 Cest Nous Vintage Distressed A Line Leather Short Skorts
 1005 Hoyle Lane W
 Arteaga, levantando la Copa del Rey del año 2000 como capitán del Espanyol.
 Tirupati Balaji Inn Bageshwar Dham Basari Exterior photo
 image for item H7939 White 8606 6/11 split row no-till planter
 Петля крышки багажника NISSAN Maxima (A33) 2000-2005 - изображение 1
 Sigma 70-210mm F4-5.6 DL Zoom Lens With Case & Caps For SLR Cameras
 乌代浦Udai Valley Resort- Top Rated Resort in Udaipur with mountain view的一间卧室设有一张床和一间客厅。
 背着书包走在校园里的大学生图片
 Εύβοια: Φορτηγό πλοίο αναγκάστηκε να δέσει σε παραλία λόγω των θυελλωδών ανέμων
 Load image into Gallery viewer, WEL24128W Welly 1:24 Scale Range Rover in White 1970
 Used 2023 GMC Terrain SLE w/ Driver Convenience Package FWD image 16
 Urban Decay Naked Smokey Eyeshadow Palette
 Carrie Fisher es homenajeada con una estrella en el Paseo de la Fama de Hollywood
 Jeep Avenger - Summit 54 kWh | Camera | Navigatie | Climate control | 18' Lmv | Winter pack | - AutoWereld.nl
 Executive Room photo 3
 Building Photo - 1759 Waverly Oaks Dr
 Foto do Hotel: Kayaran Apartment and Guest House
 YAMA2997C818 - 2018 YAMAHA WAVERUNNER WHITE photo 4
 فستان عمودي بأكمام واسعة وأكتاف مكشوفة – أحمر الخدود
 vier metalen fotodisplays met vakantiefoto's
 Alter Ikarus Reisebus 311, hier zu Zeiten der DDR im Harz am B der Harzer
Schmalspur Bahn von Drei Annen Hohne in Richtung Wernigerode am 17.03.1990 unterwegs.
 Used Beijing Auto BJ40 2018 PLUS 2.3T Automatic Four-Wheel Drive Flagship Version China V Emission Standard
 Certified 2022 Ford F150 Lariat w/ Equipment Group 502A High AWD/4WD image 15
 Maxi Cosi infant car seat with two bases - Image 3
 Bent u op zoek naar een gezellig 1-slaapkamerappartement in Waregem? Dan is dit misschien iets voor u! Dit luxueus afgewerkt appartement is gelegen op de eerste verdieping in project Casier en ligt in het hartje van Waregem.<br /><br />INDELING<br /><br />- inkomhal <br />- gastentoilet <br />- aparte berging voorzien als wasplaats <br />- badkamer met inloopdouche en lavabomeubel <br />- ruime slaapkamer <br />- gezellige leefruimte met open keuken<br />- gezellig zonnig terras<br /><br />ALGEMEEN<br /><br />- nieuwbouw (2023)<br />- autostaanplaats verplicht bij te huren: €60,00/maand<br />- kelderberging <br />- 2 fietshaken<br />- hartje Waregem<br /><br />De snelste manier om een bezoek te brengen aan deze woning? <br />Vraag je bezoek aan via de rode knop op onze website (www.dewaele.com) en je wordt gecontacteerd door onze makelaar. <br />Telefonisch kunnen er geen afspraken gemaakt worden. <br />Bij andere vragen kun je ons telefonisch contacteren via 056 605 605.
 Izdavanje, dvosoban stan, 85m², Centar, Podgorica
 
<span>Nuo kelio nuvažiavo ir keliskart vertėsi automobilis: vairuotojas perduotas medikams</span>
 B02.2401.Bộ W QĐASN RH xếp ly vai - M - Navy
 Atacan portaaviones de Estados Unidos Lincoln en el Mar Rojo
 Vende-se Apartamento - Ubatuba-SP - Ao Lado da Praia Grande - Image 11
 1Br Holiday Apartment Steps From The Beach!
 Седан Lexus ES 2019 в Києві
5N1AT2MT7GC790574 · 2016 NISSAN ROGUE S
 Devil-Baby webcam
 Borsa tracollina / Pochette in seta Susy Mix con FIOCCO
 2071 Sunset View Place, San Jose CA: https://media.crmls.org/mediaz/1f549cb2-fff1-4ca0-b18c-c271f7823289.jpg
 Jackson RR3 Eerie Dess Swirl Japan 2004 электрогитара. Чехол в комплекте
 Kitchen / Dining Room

# # # # #

* TASK PROMPT *
Reproduce word for word the lines of the records above, beginning at the first and ending with the line where "vier metalen fotodisplays met vakantiefoto's" appears, and nothing past it.

* RESULT OF THE TASK *
 Cest Nous Vintage Distressed A Line Leather Short Skorts
 1005 Hoyle Lane W
 Arteaga, levantando la Copa del Rey del año 2000 como capitán del Espanyol.
 Tirupati Balaji Inn Bageshwar Dham Basari Exterior photo
 image for item H7939 White 8606 6/11 split row no-till planter
 Петля крышки багажника NISSAN Maxima (A33) 2000-2005 - изображение 1
 Sigma 70-210mm F4-5.6 DL Zoom Lens With Case & Caps For SLR Cameras
 乌代浦Udai Valley Resort- Top Rated Resort in Udaipur with mountain view的一间卧室设有一张床和一间客厅。
 背着书包走在校园里的大学生图片
 Εύβοια: Φορτηγό πλοίο αναγκάστηκε να δέσει σε παραλία λόγω των θυελλωδών ανέμων
 Load image into Gallery viewer, WEL24128W Welly 1:24 Scale Range Rover in White 1970
 Used 2023 GMC Terrain SLE w/ Driver Convenience Package FWD image 16
 Urban Decay Naked Smokey Eyeshadow Palette
 Carrie Fisher es homenajeada con una estrella en el Paseo de la Fama de Hollywood
 Jeep Avenger - Summit 54 kWh | Camera | Navigatie | Climate control | 18' Lmv | Winter pack | - AutoWereld.nl
 Executive Room photo 3
 Building Photo - 1759 Waverly Oaks Dr
 Foto do Hotel: Kayaran Apartment and Guest House
 YAMA2997C818 - 2018 YAMAHA WAVERUNNER WHITE photo 4
 فستان عمودي بأكمام واسعة وأكتاف مكشوفة – أحمر الخدود
 vier metalen fotodisplays met vakantiefoto's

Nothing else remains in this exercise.